→ **原文**
====
作者:何慶基
撰寫本文時正在美國東岸布朗大學(Brown University)講學,住的地方是座有百多年歷史的大屋。古舊的房子和傢俱,還有無數的啡黑色照片,紀錄著曾流連這裡的顯赫畢業生的生活片斷,小小裝飾毎寸裂縫都是歷史。徘徊於人家的歴史回憶中,想起香港、想起天星碼頭的重建。
過去有關皇后碼頭和天星碼頭的討論,大都從建築風格和集體回憶的角度來討論其文化價值。但令筆者神迷的,倒是皇后碼頭、大會堂和天星碼頭建築群作為香港文化標記的意義。
三重象徵
1962年開幕的大會堂,是港英殖民政府首座主要建築物,採用簡單、節約,有強烈現代感的國際風格建築,不再是帝國色彩濃烈的維多利亞或愛德華式建築。當然,採用簡約風格也可能有實際的財政和技術考慮,但大會堂作為新階段殖民社會現代管治模式的標誌,卻彰彰甚明。大會堂內設開放予公眾的圖書館、歷史和藝術館,還有劇場、演奏廳等,反映出殖民政府除只關注經濟收益和基本城市生活設施外,也開始留意管治現代社會的其他需要。
但殖民政府始終是殖民政府,港督仍來自英國,大會堂演奏廳其中一個重要功能,便是讓新任港督從皇后碼頭上岸後,在那裡進行就任儀式。現代化管治模式是基於城市人口擴張和現代化的現實需要,事實上較具體的管治模式改變,是要在社會不滿累積至爆出1967年暴動後才逼出來。無論如何,大會堂始終反映出殖民地進入現代都會管理模式的新階段。
相對而言,小小的皇后碼頭,其傳統殖民色彩則更濃烈。它被稱為「皇后」碼頭,是英國皇室責族和歷任港督從祖家踏足香港的登陸點,而碼頭前的廣場,正是舉行各種傳統殖民地官方儀式的空間。
====
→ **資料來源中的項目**
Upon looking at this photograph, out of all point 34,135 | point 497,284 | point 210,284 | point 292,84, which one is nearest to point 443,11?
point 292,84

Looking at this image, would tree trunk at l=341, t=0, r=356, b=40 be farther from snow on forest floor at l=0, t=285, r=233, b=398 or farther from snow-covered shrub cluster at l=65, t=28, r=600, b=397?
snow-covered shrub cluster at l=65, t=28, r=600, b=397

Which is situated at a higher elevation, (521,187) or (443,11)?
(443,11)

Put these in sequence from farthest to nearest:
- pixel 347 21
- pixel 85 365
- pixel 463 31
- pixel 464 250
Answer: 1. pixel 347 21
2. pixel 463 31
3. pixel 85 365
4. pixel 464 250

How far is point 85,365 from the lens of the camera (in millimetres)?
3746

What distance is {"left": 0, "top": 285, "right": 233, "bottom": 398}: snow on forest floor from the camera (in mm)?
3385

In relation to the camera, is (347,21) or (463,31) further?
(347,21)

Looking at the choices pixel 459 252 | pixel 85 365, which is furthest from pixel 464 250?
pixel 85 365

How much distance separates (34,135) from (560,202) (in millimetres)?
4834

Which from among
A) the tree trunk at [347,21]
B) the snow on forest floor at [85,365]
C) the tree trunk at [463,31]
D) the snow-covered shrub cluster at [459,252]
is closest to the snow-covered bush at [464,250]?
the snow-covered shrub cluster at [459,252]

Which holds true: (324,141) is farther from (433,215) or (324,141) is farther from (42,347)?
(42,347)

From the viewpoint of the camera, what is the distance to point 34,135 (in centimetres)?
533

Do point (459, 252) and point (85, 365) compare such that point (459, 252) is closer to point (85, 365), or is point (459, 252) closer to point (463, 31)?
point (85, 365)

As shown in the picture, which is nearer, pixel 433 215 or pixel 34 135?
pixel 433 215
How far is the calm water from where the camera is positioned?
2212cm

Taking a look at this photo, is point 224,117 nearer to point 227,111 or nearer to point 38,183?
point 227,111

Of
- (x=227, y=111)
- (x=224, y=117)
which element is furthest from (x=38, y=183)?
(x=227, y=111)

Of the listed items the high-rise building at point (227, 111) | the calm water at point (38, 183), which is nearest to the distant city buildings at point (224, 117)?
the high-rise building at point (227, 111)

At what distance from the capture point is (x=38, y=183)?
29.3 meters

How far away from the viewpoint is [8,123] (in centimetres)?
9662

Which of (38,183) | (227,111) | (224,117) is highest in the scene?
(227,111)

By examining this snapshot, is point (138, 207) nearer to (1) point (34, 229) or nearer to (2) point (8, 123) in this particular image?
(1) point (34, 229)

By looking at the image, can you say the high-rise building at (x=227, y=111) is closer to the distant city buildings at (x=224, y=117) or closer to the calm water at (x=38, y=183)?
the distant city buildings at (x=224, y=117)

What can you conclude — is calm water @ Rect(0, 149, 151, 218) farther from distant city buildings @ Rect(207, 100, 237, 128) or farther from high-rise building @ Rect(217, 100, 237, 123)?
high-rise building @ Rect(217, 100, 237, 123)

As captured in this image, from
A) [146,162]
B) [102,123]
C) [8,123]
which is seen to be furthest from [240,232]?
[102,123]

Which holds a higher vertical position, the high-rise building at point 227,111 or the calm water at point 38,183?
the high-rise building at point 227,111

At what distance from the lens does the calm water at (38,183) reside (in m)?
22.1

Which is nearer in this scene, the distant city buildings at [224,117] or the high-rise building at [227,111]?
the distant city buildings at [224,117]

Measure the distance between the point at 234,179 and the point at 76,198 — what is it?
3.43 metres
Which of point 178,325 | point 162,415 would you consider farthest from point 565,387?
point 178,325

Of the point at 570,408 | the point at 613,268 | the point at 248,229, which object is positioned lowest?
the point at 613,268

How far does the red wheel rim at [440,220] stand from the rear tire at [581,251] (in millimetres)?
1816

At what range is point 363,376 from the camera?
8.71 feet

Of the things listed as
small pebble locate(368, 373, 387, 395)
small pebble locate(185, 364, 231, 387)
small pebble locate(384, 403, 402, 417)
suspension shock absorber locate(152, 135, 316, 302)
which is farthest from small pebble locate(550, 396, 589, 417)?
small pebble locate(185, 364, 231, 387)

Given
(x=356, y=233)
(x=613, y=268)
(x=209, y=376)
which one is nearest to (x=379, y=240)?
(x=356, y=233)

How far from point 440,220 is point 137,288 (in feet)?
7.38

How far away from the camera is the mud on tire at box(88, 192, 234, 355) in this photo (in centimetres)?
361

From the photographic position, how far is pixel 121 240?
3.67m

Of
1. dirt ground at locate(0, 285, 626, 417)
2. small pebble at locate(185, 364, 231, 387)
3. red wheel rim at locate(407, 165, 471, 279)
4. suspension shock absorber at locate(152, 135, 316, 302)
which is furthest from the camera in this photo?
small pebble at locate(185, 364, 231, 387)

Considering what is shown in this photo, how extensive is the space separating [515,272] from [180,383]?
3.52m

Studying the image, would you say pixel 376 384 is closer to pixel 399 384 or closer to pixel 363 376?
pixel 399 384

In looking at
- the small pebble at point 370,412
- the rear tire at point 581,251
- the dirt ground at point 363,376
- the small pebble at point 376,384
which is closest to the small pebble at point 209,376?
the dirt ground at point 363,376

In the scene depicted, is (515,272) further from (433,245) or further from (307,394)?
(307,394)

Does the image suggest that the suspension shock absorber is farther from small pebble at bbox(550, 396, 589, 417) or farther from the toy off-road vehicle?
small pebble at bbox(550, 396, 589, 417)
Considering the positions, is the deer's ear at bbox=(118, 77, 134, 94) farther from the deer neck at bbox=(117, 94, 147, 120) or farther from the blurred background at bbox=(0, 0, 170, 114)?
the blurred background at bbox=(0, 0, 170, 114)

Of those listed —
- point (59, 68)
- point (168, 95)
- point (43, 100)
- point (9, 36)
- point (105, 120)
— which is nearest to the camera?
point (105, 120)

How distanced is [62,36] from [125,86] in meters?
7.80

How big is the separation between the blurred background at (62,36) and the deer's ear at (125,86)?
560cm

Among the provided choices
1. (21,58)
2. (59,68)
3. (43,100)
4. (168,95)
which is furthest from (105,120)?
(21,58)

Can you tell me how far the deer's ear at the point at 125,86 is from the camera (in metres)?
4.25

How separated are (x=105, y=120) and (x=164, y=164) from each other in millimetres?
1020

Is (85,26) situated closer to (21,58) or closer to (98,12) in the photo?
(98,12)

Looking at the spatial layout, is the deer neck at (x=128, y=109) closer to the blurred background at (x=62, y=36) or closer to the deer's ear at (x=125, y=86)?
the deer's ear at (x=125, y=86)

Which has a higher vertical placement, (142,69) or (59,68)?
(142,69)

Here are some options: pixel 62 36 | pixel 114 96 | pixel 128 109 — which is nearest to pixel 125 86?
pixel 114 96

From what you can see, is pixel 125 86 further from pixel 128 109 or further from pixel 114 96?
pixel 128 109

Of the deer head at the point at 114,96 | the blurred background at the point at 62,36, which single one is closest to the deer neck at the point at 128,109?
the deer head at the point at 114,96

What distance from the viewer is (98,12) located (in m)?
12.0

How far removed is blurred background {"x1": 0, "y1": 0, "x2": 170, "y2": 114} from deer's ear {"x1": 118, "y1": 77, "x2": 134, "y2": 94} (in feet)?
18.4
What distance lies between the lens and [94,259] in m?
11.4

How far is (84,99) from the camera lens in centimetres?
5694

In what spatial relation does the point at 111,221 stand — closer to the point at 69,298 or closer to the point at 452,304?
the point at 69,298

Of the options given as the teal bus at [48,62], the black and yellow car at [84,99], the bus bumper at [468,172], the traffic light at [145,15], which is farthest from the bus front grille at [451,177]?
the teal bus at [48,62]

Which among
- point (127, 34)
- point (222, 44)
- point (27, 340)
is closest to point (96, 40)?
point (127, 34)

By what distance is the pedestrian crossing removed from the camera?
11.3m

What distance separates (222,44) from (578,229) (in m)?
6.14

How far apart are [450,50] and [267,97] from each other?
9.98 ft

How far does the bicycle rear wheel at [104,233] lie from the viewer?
====
→ **待解問題**
**a)** 請抄出關於香港碼頭的原文中「過去有關皇后碼頭和天星碼頭的」與「留意管治現代社會的其他需要。」之間的部分（首尾兩處都包括在內），並將其中的「大會堂」一律改稱為「市政大廈」。
**b)** 請從關於香港碼頭的原文最後一句之後接著寫下去。

→ **練習結果**
**a)**
過去有關皇后碼頭和天星碼頭的討論,大都從建築風格和集體回憶的角度來討論其文化價值。但令筆者神迷的,倒是皇后碼頭、市政大廈和天星碼頭建築群作為香港文化標記的意義。
三重象徵
1962年開幕的市政大廈,是港英殖民政府首座主要建築物,採用簡單、節約,有強烈現代感的國際風格建築,不再是帝國色彩濃烈的維多利亞或愛德華式建築。當然,採用簡約風格也可能有實際的財政和技術考慮,但市政大廈作為新階段殖民社會現代管治模式的標誌,卻彰彰甚明。市政大廈內設開放予公眾的圖書館、歷史和藝術館,還有劇場、演奏廳等,反映出殖民政府除只關注經濟收益和基本城市生活設施外,也開始留意管治現代社會的其他需要。

**b)**
民權的標誌
如果皇后碼頭代表傳統的殖民管治,大會堂標誌新階段的現代都會殖民管治,那麼天星碼頭更反映出香港社會發展的第三個階段:民權社會的出現。香港首個公眾示威,便是在中環天星碼頭出現。1966年蘇守忠在天星碼頭絕食抗議,為其後的連串示威、社會抗爭行動揭幕,自此中環天星碼頭因其獨特位置,一直成為抗議、示威、絕食的場地,民權活躍人士如甘若望神父便是此地的示威常客。2006年冬爭取保留天星碼頭的行動,進一步強化天星碼頭作為民權運動的標誌。
保衛天星不單是保護歷史建築物的行動,而是個民權運動。最激烈保衛「回憶」的,不是有很多回憶的年長一輩,而是年青一群。當然她/他們也有其集體回憶,但那更是個抗爭運動,批判那見人殺人遇佛殺佛的無盡貪婪發展主義,爭取的是地區發展的參與權,和承認即使普通市民的歷史、生活經驗,也需作應有的尊重和承認。這也解釋了當政府採取「不理不睬拆咗嘞吹咩」策略時,這些年青人反應如斯激烈。民權運動的核心,正是要抗拒殖民主義這強權舉措。林鄭月娥上場倒能以認真謙和態度處理問題,不過天星之火早已燎原,她未來的工作定必艱鉅,因為那不單是保衛古蹟那麼簡單。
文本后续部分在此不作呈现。